> Data:

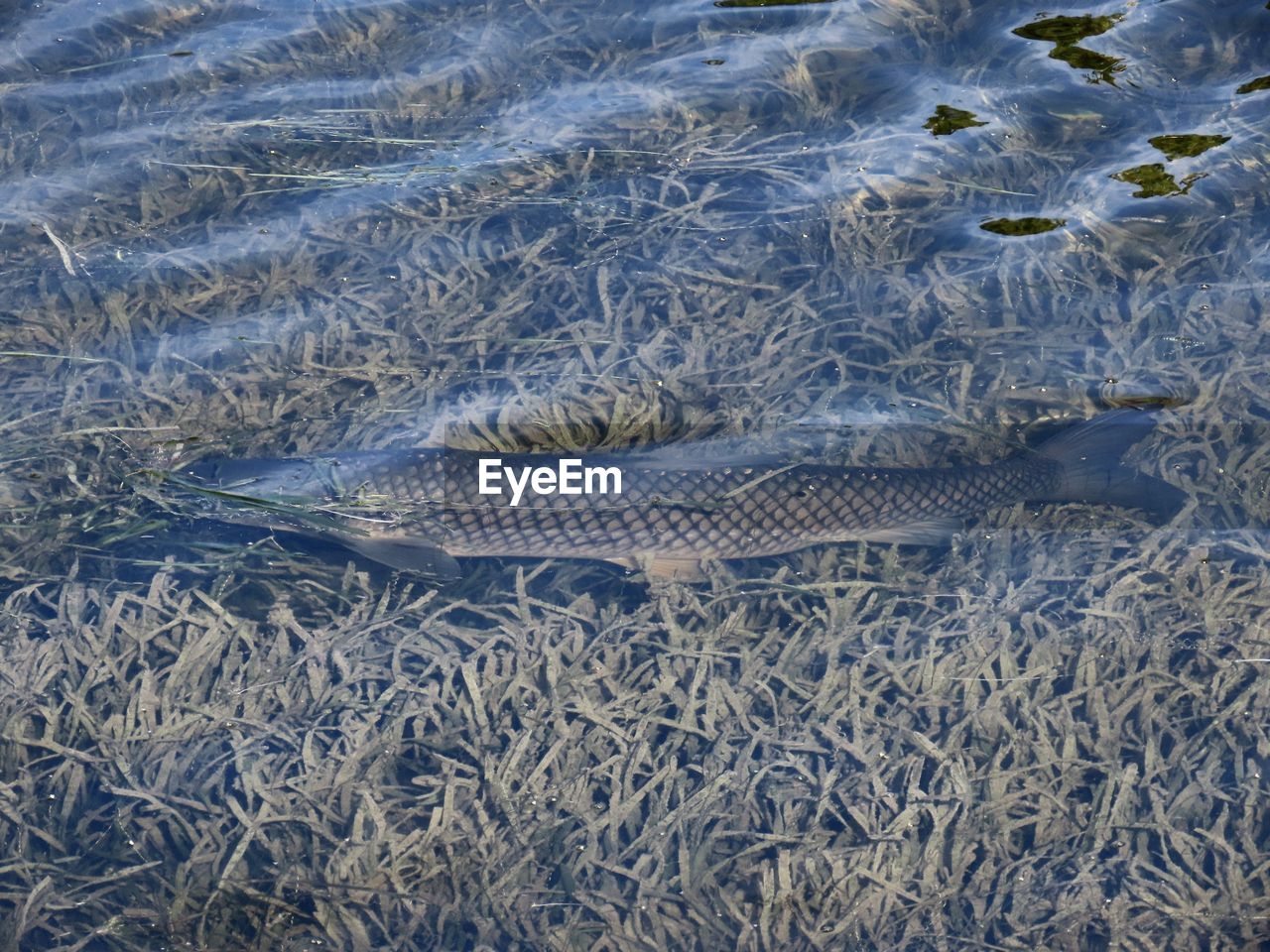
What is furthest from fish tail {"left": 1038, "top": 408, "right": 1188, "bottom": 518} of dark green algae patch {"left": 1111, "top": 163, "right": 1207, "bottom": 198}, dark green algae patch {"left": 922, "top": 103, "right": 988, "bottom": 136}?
dark green algae patch {"left": 922, "top": 103, "right": 988, "bottom": 136}

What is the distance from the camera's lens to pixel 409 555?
14.1 feet

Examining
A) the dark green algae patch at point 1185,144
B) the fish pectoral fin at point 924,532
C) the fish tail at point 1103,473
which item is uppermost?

> What this task involves:
Reproduce all of the data above verbatim, omitting the picture.

> Task answer:
What is furthest from fish tail {"left": 1038, "top": 408, "right": 1188, "bottom": 518} of dark green algae patch {"left": 1111, "top": 163, "right": 1207, "bottom": 198}, dark green algae patch {"left": 922, "top": 103, "right": 988, "bottom": 136}?
dark green algae patch {"left": 922, "top": 103, "right": 988, "bottom": 136}

What is the distance from the camera's lens to pixel 409 555?
14.1 feet

Examining
A) the dark green algae patch at point 1185,144
B) the fish pectoral fin at point 924,532
C) the fish tail at point 1103,473
which item is uppermost?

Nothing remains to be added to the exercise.